Request | Give the listing again in full, exactly as written.

--- start ---

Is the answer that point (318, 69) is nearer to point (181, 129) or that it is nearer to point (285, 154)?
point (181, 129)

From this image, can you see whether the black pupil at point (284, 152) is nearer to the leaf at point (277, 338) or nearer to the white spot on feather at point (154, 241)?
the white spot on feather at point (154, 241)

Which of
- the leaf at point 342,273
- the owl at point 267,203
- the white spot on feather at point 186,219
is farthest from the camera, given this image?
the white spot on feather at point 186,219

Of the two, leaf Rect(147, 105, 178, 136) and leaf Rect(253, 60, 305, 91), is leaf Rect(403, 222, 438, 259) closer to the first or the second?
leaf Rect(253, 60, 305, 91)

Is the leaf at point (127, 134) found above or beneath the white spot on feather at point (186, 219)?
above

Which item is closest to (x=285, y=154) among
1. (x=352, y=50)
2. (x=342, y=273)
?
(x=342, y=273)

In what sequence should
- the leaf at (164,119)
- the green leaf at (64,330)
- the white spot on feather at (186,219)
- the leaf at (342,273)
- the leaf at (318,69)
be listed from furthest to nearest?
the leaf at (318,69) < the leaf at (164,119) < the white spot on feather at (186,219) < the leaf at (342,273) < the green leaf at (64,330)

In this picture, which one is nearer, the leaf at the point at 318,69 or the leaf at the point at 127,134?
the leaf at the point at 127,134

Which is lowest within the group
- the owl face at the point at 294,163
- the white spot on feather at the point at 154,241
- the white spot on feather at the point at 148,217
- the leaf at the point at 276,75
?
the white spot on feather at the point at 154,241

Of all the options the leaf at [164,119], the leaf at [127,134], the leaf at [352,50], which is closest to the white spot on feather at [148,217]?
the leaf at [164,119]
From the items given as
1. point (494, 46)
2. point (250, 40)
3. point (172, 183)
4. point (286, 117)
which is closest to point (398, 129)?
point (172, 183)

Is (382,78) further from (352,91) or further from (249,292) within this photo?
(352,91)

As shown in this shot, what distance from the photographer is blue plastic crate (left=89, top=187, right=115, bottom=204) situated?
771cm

--- end ---

Written answer |
Is the answer that point (318, 69) is nearer to point (181, 129) or that it is nearer to point (285, 154)?
point (181, 129)

From this image, can you see whether the black pupil at point (284, 152) is nearer to the leaf at point (277, 338) or nearer to the white spot on feather at point (154, 241)?
the white spot on feather at point (154, 241)

Which of
- the leaf at point 342,273
- the owl at point 267,203
- the white spot on feather at point 186,219
is farthest from the camera, given this image?
the white spot on feather at point 186,219

Of the two, leaf Rect(147, 105, 178, 136) and leaf Rect(253, 60, 305, 91), is leaf Rect(403, 222, 438, 259) closer to the first or the second?
leaf Rect(253, 60, 305, 91)

Is the leaf at point (127, 134) found above or beneath the white spot on feather at point (186, 219)?
above

Which item is closest to (x=285, y=154) among
1. (x=352, y=50)
2. (x=342, y=273)
?
(x=342, y=273)

In what sequence should
- the leaf at (164,119)
- the green leaf at (64,330)
- the white spot on feather at (186,219)
- the leaf at (342,273)
- the leaf at (318,69)
be listed from furthest to nearest?
the leaf at (318,69) < the leaf at (164,119) < the white spot on feather at (186,219) < the leaf at (342,273) < the green leaf at (64,330)

In this picture, which one is nearer, the leaf at the point at 318,69 or the leaf at the point at 127,134?
the leaf at the point at 127,134

Which is lowest within the group
- the owl face at the point at 294,163
- the white spot on feather at the point at 154,241
- the white spot on feather at the point at 148,217
- the leaf at the point at 276,75
?
the white spot on feather at the point at 154,241

Of all the options the leaf at [164,119], the leaf at [127,134], the leaf at [352,50], which is closest to the white spot on feather at [148,217]?
the leaf at [164,119]
From the items given as
1. point (494, 46)
2. point (250, 40)
3. point (172, 183)
4. point (286, 117)
which is closest to point (398, 129)?
point (172, 183)

Is (382,78) further from (352,91) or further from (249,292) within this photo?
(352,91)

As shown in this shot, what distance from the photographer is blue plastic crate (left=89, top=187, right=115, bottom=204) situated?
771cm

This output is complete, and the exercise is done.